Start of RAW DATA

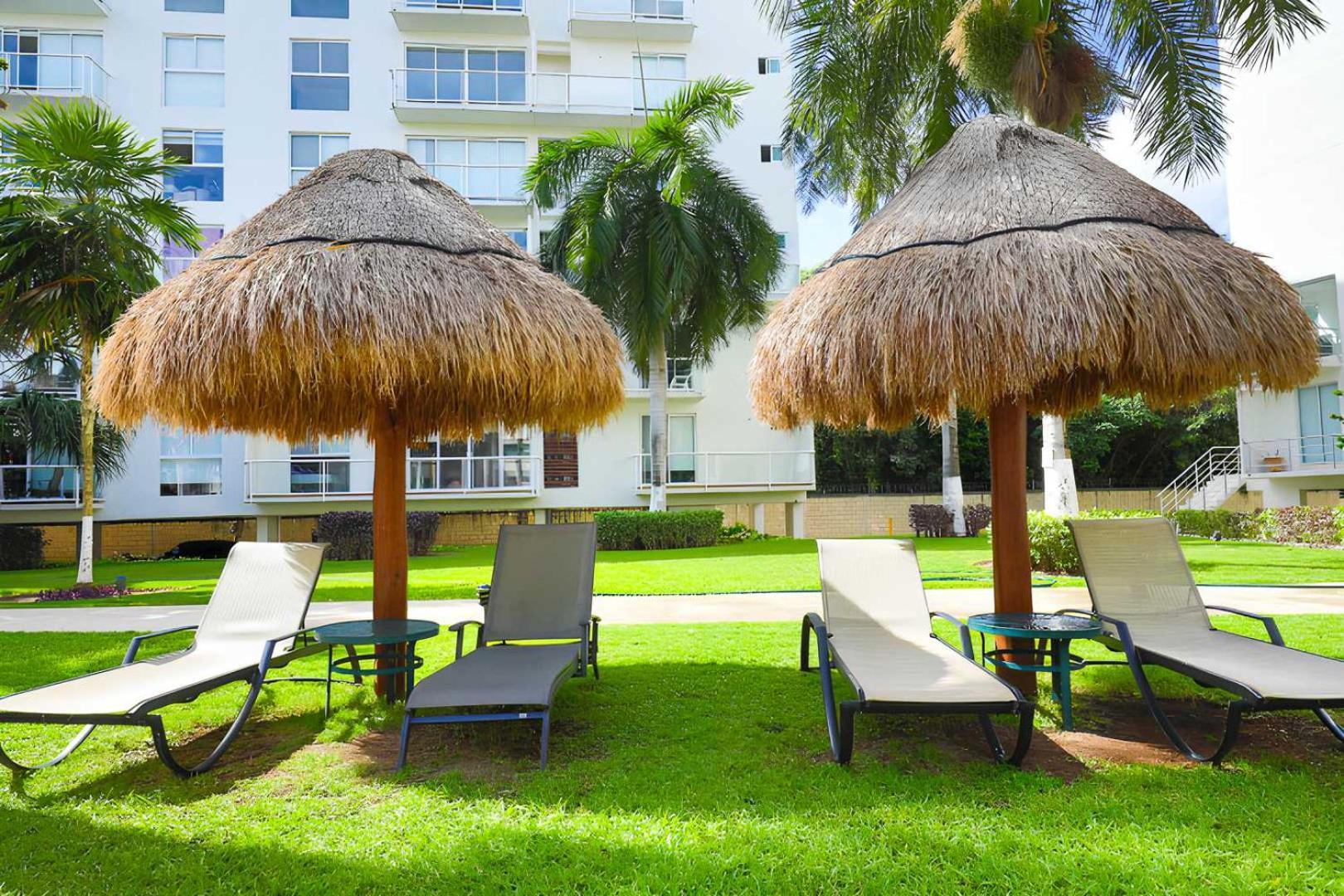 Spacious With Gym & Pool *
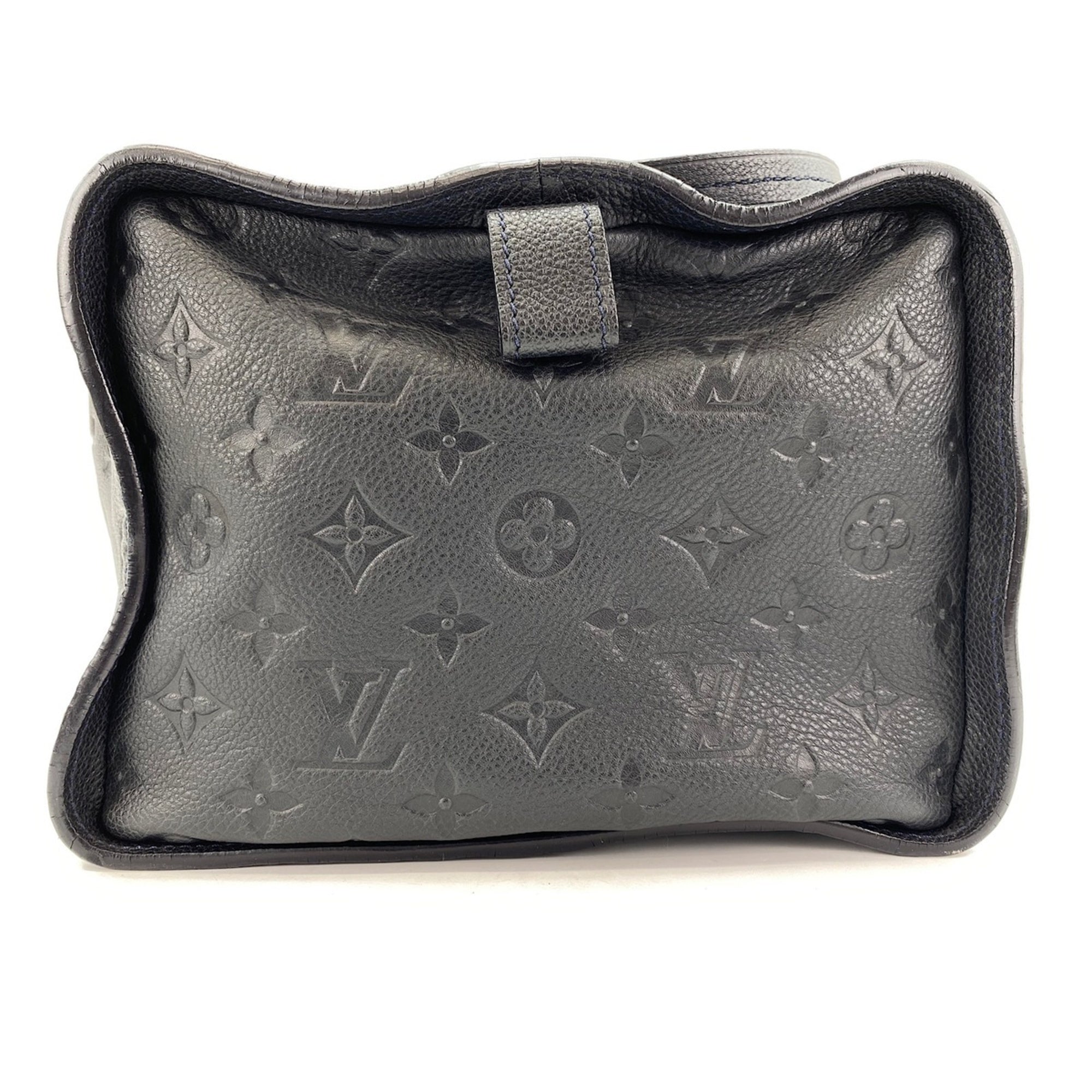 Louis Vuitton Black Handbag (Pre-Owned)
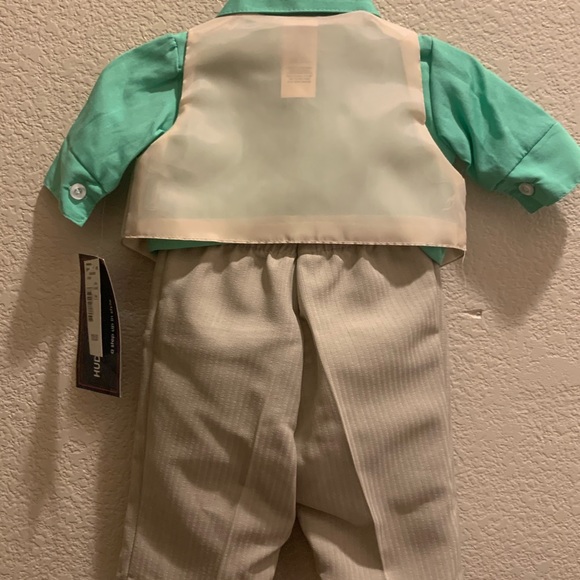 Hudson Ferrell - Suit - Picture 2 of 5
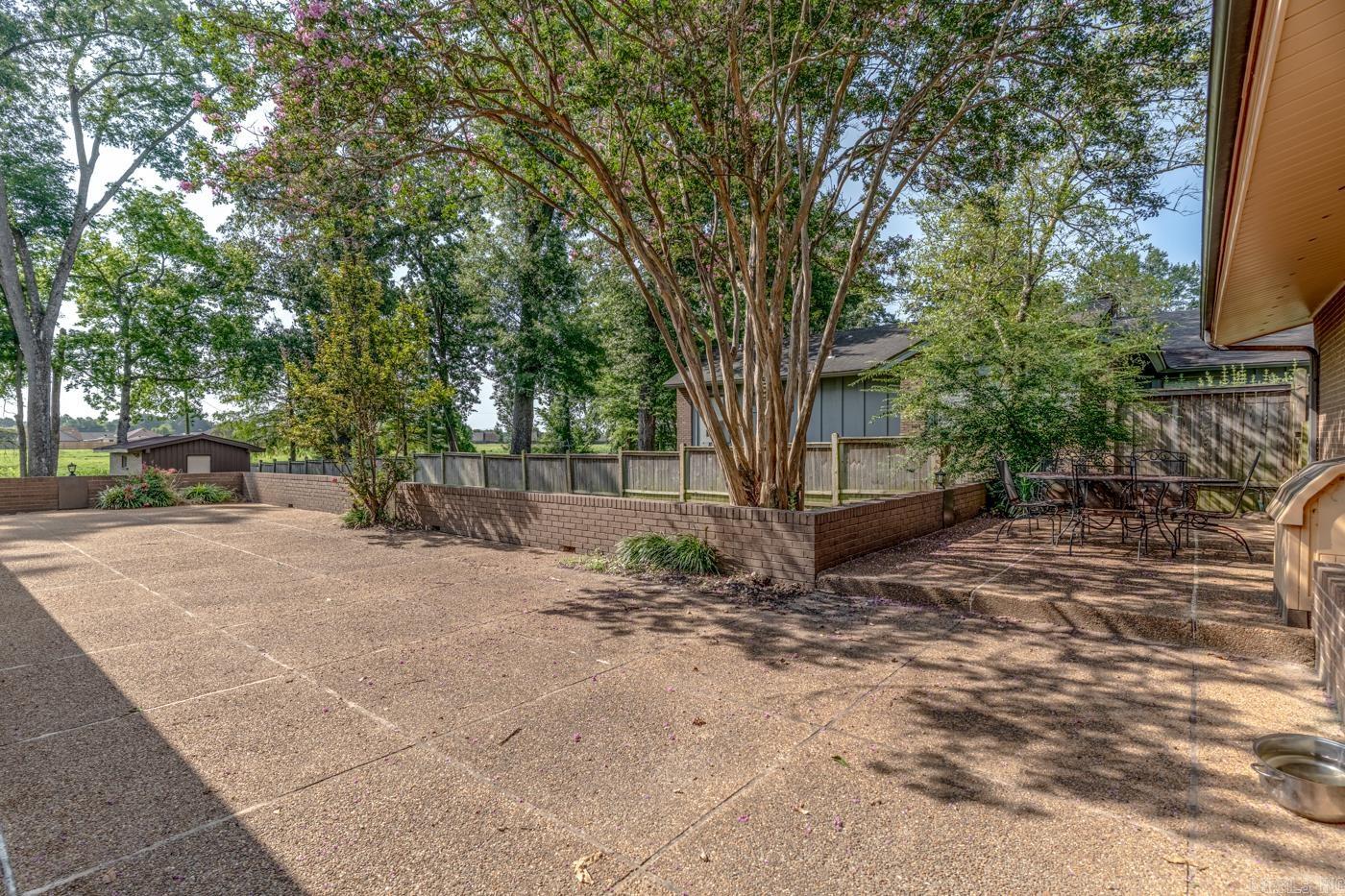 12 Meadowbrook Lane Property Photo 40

End of RAW DATA

## TASK PROMPT
Write out the whole listing again, exactly, with no pictures.

## ANSWER SECTION
 Spacious With Gym & Pool *
 Louis Vuitton Black Handbag (Pre-Owned)
 Hudson Ferrell - Suit - Picture 2 of 5
 12 Meadowbrook Lane Property Photo 40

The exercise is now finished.